- [PROBLEM]: Beneath this sentence is a set of records; write each of them out exactly.

Source records:
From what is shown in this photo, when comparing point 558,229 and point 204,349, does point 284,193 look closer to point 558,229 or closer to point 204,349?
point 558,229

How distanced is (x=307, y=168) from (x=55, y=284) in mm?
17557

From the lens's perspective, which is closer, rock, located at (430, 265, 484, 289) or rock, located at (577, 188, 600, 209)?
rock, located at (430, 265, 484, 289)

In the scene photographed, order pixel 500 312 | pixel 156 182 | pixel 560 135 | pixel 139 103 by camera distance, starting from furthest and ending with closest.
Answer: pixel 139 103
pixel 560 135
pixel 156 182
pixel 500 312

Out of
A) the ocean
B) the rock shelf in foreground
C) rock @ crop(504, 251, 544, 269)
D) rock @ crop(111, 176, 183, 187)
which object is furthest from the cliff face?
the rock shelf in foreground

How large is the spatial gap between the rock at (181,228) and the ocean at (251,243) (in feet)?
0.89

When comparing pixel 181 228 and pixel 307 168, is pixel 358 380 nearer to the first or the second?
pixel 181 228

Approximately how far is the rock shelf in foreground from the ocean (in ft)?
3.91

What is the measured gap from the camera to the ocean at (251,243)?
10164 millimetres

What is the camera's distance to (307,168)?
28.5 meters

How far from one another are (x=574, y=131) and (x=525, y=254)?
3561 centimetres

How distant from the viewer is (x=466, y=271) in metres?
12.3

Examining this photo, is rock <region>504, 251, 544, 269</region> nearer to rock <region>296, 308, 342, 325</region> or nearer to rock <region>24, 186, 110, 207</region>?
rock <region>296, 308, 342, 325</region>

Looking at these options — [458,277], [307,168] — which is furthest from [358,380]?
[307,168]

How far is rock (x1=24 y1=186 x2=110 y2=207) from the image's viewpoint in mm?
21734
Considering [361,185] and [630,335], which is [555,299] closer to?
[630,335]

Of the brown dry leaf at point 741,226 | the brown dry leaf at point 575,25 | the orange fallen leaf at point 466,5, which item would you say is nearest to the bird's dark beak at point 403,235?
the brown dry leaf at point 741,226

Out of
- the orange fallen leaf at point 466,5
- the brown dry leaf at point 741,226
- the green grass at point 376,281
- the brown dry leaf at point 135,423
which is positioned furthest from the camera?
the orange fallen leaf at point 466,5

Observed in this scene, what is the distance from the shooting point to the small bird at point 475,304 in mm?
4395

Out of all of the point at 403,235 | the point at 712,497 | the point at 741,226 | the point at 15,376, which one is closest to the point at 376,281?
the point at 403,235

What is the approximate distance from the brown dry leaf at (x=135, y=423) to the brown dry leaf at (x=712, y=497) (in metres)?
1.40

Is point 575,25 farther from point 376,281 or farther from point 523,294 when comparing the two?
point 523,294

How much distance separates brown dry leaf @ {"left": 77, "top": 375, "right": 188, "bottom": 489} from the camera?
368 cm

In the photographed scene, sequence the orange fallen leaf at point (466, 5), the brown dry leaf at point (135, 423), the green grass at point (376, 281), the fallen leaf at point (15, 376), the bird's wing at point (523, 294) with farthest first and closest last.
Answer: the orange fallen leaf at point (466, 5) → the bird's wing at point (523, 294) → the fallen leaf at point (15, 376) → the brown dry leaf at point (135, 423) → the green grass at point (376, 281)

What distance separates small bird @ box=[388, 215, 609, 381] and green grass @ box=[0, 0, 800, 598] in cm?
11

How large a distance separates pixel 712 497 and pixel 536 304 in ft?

- [FINISHED ANSWER]:
From what is shown in this photo, when comparing point 558,229 and point 204,349, does point 284,193 look closer to point 558,229 or closer to point 204,349?
point 558,229

How distanced is (x=307, y=168) from (x=55, y=284) in mm?
17557

From the lens's perspective, which is closer, rock, located at (430, 265, 484, 289) or rock, located at (577, 188, 600, 209)?
rock, located at (430, 265, 484, 289)

In the scene photographed, order pixel 500 312 | pixel 156 182 | pixel 560 135 | pixel 139 103 by camera distance, starting from furthest and ending with closest.
Answer: pixel 139 103
pixel 560 135
pixel 156 182
pixel 500 312

Out of
A) the ocean
B) the rock shelf in foreground
C) rock @ crop(504, 251, 544, 269)
D) rock @ crop(111, 176, 183, 187)
which object is furthest from the cliff face?
the rock shelf in foreground

How large is the spatial gap between the rock at (181,228) and the ocean at (251,243) (in feet)?
0.89

When comparing pixel 181 228 and pixel 307 168, is pixel 358 380 nearer to the first or the second?
pixel 181 228

Approximately how far is the rock shelf in foreground from the ocean (in ft)?
3.91

What is the measured gap from the camera to the ocean at (251,243)?
10164 millimetres

What is the camera's distance to (307,168)?
28.5 meters

How far from one another are (x=574, y=131) and (x=525, y=254)?
3561 centimetres

How distant from the viewer is (x=466, y=271) in metres?
12.3

Examining this photo, is rock <region>504, 251, 544, 269</region> nearer to rock <region>296, 308, 342, 325</region> or nearer to rock <region>24, 186, 110, 207</region>?
rock <region>296, 308, 342, 325</region>

Looking at these options — [458,277], [307,168] — which is furthest from [358,380]?
[307,168]

How far is rock (x1=24 y1=186 x2=110 y2=207) from the image's viewpoint in mm?
21734
Considering [361,185] and [630,335], which is [555,299] closer to?
[630,335]

Of the brown dry leaf at point 741,226 | the brown dry leaf at point 575,25 | the orange fallen leaf at point 466,5, which item would you say is nearest to the bird's dark beak at point 403,235?
the brown dry leaf at point 741,226

Out of
- the orange fallen leaf at point 466,5
- the brown dry leaf at point 741,226
- the green grass at point 376,281
- the brown dry leaf at point 135,423
which is positioned furthest from the camera?
the orange fallen leaf at point 466,5

Observed in this scene, what is the distance from the shooting point to the small bird at point 475,304 in mm?
4395

Out of all of the point at 403,235 | the point at 712,497 | the point at 741,226 | the point at 15,376, which one is closest to the point at 376,281?
the point at 403,235

What is the approximate distance from the brown dry leaf at (x=135, y=423) to the brown dry leaf at (x=712, y=497) (in metres)?
1.40

Is point 575,25 farther from point 376,281 or farther from point 523,294 when comparing the two?
point 523,294

How much distance separates brown dry leaf @ {"left": 77, "top": 375, "right": 188, "bottom": 489} from the camera?
368 cm

In the photographed scene, sequence the orange fallen leaf at point (466, 5), the brown dry leaf at point (135, 423), the green grass at point (376, 281), the fallen leaf at point (15, 376), the bird's wing at point (523, 294) with farthest first and closest last.
Answer: the orange fallen leaf at point (466, 5) → the bird's wing at point (523, 294) → the fallen leaf at point (15, 376) → the brown dry leaf at point (135, 423) → the green grass at point (376, 281)

What distance separates small bird @ box=[388, 215, 609, 381] and green grass @ box=[0, 0, 800, 598] in cm?
11

How large a distance separates pixel 712 497 and pixel 536 304 in ft?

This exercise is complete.